## Begin Material shown

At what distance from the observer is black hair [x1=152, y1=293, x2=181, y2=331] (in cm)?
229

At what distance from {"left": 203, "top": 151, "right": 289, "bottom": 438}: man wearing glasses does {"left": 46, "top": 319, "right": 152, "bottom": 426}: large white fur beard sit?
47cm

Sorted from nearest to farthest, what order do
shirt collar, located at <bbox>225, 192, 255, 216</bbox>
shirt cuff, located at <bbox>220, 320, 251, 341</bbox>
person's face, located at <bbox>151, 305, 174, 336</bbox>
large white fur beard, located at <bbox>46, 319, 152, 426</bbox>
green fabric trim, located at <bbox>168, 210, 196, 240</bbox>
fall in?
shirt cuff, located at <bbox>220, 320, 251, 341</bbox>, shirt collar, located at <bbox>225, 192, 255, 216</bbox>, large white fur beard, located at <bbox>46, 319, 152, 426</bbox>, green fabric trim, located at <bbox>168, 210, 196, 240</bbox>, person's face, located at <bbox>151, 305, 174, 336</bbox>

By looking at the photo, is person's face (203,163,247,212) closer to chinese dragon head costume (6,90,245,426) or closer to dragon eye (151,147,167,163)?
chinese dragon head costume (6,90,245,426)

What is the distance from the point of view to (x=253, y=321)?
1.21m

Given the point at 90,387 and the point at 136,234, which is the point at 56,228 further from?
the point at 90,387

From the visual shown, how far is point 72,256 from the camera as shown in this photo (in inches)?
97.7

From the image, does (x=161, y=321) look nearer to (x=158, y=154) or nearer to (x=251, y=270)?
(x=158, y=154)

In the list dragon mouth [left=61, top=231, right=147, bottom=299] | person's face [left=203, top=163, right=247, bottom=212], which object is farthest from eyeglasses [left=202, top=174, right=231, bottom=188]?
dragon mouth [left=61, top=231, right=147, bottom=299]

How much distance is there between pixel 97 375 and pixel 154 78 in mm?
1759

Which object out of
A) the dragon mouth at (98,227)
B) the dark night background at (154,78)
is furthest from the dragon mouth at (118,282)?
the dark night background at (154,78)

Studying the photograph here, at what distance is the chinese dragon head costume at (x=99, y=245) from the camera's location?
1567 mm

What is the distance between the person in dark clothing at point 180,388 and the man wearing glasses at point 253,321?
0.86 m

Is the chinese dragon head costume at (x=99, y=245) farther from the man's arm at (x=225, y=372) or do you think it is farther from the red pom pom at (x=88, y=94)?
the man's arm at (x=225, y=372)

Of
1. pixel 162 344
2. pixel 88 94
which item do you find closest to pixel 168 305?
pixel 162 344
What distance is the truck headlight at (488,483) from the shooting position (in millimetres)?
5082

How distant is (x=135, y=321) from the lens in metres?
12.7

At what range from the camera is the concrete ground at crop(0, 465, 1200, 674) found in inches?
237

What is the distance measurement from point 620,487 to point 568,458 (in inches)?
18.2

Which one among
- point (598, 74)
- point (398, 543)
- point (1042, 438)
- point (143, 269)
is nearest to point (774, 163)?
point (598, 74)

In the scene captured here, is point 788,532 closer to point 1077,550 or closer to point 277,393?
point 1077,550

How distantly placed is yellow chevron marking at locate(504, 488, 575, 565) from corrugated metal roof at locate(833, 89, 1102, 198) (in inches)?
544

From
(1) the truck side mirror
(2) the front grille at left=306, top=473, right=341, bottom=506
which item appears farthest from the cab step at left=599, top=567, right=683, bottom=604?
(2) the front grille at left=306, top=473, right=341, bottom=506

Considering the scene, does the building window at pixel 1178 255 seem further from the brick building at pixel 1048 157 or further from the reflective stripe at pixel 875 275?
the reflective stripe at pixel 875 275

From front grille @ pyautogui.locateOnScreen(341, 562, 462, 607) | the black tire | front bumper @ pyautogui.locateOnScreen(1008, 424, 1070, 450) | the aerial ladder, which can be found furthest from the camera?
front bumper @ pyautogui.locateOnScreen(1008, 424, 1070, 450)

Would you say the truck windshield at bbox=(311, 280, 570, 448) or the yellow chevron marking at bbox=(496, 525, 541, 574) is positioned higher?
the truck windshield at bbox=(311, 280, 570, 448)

## End Material shown

▸ Exercise task:
Reproduce the data word for word, beginning with the line that contains "Which one among" and continuing through the final line of the data.

▸ Answer below:
Which one among
- point (598, 74)
- point (398, 543)
- point (1042, 438)
- point (143, 269)
is nearest to point (774, 163)?
point (598, 74)

In the scene captured here, is point 788,532 closer to point 1077,550 or closer to point 277,393?
point 1077,550

How distantly placed is yellow chevron marking at locate(504, 488, 575, 565) from corrugated metal roof at locate(833, 89, 1102, 198) (in inches)?
544

From
(1) the truck side mirror
(2) the front grille at left=306, top=473, right=341, bottom=506
which item appears farthest from the cab step at left=599, top=567, right=683, bottom=604?
(2) the front grille at left=306, top=473, right=341, bottom=506

Considering the scene, does the building window at pixel 1178 255 seem further from the brick building at pixel 1048 157 or further from the reflective stripe at pixel 875 275?
the reflective stripe at pixel 875 275

From front grille @ pyautogui.locateOnScreen(341, 562, 462, 607) | the black tire | front bumper @ pyautogui.locateOnScreen(1008, 424, 1070, 450) | the aerial ladder, which can be found furthest from the camera?
front bumper @ pyautogui.locateOnScreen(1008, 424, 1070, 450)

Would you say the truck windshield at bbox=(311, 280, 570, 448) or the yellow chevron marking at bbox=(496, 525, 541, 574) is positioned higher?
the truck windshield at bbox=(311, 280, 570, 448)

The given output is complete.